Sixth Circuit: Time Spent Monitoring Radios During Meal Periods Not Compensable under the FLSA

In a significant decision addressing the compensability of employee break times, the U.S. Court of Appeals for the Sixth Circuit recently held that time spent by a group of security guards monitoring their radios during meal periods was not compensable work time under the FLSA because they failed to demonstrate that the time spent during their meal breaks was predominantly for the benefit of their employer.  Notably, the Sixth Circuit found that the meal periods were non-compensable notwithstanding the fact that the security guards were unable to leave the premises and had to listen to their radio throughout their break, regardless of what they were doing.  

The case, Ruffin, et al. v. MotorCity Casino, was brought by a group of security guards who worked at a casino in Detroit. The plaintiffs were scheduled to work five eight-hour shifts per week and were also required to attend a 15-minute, pre-shift roll call meeting each day.  The employer provided security guards with a paid 30-minute meal period each day and used that paid time to offset the guards’ overtime hours. During their meal periods, the guards were free to eat, socialize, use their cell phones, surf the internet, play cards, read, and watch television.  However, they were not permitted to leave the casino, and they were required to monitor their radios and to respond to any emergency calls.  

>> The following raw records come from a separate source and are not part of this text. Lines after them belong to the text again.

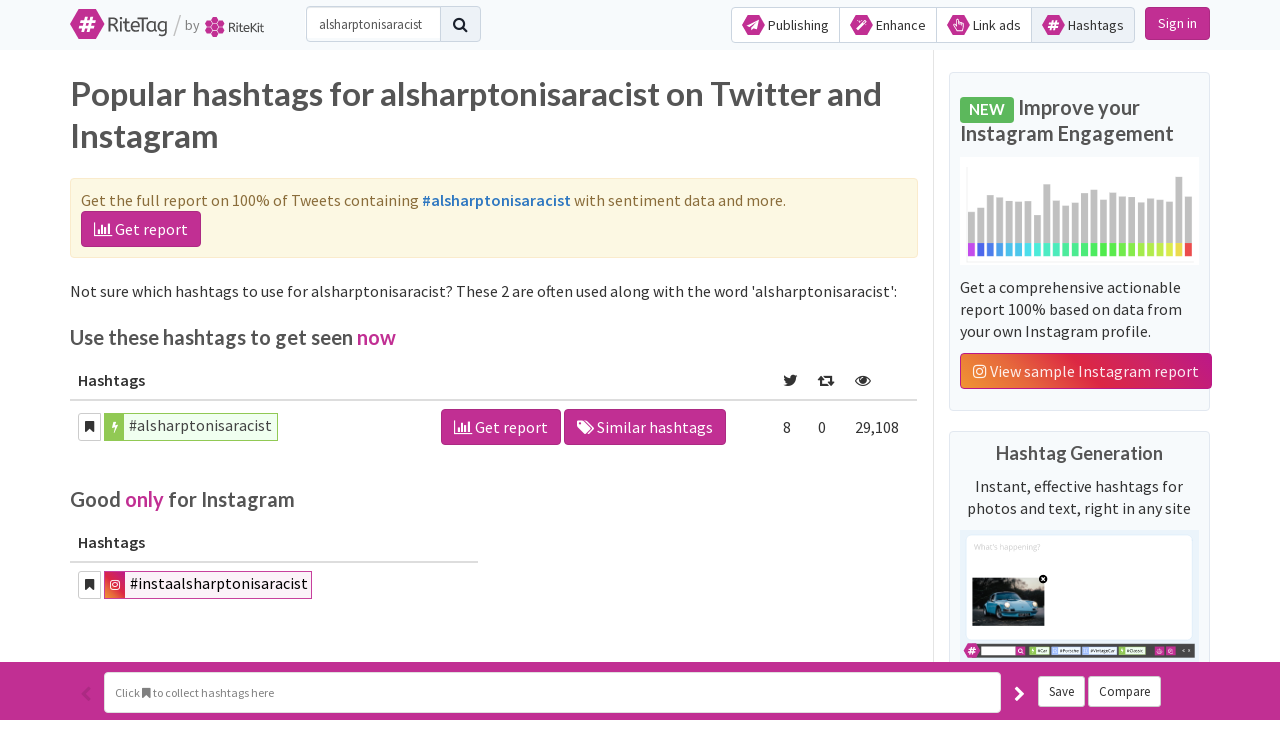

--- FILE ---
content_type: text/plain
request_url: https://www.google-analytics.com/j/collect?v=1&_v=j102&a=1724242701&t=pageview&_s=1&dl=https%3A%2F%2Fritetag.com%2Fbest-hashtags-for%2Falsharptonisaracist&ul=en-us%40posix&dt=2%20alsharptonisaracist%20hashtags%20popular%20on%20Twitter%20and%20Instagram%20%7C%20RiteTag%3A%20Find%20the%20best%20hashtags&sr=1280x720&vp=1280x720&_u=YGBACAABBAAAAC~&jid=1736022898&gjid=1490267058&cid=1374183662.1769147143&tid=UA-18806456-13&_gid=807587456.1769147143&_r=1&_slc=1&gtm=45He61m0n71KWJKBCv72797151za200zd72797151&gcd=13l3l3l3l1l1&dma=0&tag_exp=103116026~103200004~104527907~104528500~104684208~104684211~105391252~115616986~115938466~115938468~116682875~116992598~117041588~117042506~117223560&z=1962996530
body_size: -449
content:
2,cG-0SMNP3VN69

Although the guards admitted that it was very rare that they were actually required to respond to emergency calls during their meals, they nevertheless claimed that monitoring the radios exposed them to constant work-related “chatter” that regularly disrupted their meal periods. Accordingly, the guards alleged their meal periods were predominantly for the employer’s benefit and, as such, constituted compensable time under the FLSA and could not be used to offset overtime hours. 

In affirming the trial court’s order granting the employer’s motion for summary judgment, the Sixth Circuit held that “after examining the totality of the circumstances...the evidence [was] undisputed that the plaintiffs perform[ed] no substantial job duties during meal breaks, emergency calls rarely—if ever—interrupt[ed] the [plaintiffs’] meals, and the [plaintiffs] pursued their ‘mealtime adequately and comfortably.”  Therefore, “no reasonable jury could find that plaintiffs’ meal periods predominantly benefited [the employer].” 

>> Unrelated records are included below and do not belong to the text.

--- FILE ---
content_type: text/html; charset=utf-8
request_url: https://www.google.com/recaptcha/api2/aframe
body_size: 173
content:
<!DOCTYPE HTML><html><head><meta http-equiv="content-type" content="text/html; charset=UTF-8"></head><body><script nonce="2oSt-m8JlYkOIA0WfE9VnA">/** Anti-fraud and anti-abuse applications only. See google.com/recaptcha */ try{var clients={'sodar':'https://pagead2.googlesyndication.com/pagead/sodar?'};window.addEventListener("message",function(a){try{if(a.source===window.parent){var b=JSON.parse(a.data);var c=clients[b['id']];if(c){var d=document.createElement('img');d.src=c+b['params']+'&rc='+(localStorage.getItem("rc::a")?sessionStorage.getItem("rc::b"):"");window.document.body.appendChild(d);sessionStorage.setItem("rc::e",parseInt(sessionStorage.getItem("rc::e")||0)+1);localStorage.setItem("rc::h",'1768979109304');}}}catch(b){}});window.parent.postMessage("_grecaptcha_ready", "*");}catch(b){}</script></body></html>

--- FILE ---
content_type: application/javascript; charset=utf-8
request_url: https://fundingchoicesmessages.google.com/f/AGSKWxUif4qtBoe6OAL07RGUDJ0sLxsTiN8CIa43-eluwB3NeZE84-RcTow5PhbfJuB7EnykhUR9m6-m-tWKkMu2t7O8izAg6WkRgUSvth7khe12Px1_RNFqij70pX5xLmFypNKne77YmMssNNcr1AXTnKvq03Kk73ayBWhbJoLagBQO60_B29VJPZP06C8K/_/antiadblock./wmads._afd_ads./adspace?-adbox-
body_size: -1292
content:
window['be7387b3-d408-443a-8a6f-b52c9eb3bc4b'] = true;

Although the court recognized there might be a case where monitoring a radio constitutes a substantial job duty, rather than a de minimis activity, the court found it particularly important that in this case the guards' meal periods were rarely interrupted by emergency calls. Moreover,  the guards spent their meal periods “‘adequately and comfortably’ eating, reading, socializing, and conducting personal business on their phones—despite needing to monitor their radios.” The guards “introduced no evidence that monitoring the radio interfered with, or prevented them from enjoying, these activities.”  Although the court recognized that “it is...possible that an employee who does not perform a substantial job duty during the meal break, but who must consistently interrupt the meal to perform one task or another, nevertheless spends that time predominantly for the employer’s benefit,” the employees in this case failed to present evidence to establish that emergency calls “regularly interrupted their meal periods.”  In fact, the court found the evidence actually established the guards’ meal periods were rarely interrupted by emergency calls, which the court said proved “the meal periods predominantly benefited the [employees].” 

The court also rejected the argument that because the guards were not permitted to leave the casino during the meal periods, the meal time predominantly benefited the employer.  The court agreed that the position taken by other courts that the “mere fact that an employee is required to eat lunch on the employer’s premises” does not convert a meal period into compensable work time is “a sensible position, because it is not so much the employee’s inability to leave the premises that indicates who predominantly benefits from the meal period, but rather whether the employer takes advantage of the employee’s presence on the premises by making her work during a nominal meal period.”  Thus, the court stated that “the relevant inquiry should ... be whether the employer requires an employee to take meal periods on the premises as an indirect or round-about way of extracting unpaid work from the employee.”  When considered in that light, the court held that although the guards were not permitted to leave the casino during their meal periods, they spent their time “doing exactly what one might expect an off-duty employee to be doing during a meal break:  eating, socializing, reading, surfing the Internet and conducting personal business on their smartphones.” 

Ruffin bolsters the position that merely requiring an employee to “monitor” a radio, telephone or other device in case the employee is needed to return to work or to respond to emergency calls during a meal period does not constitute compensable work under the FLSA. Nevertheless, the decision also reminds employers that, depending on the circumstances, requiring employees to perform certain activities during meal periods may pose a risk that the time will be considered compensable work-time.

Information contained in this publication is intended for informational purposes only and does not constitute legal advice or opinion, nor is it a substitute for the professional judgment of an attorney.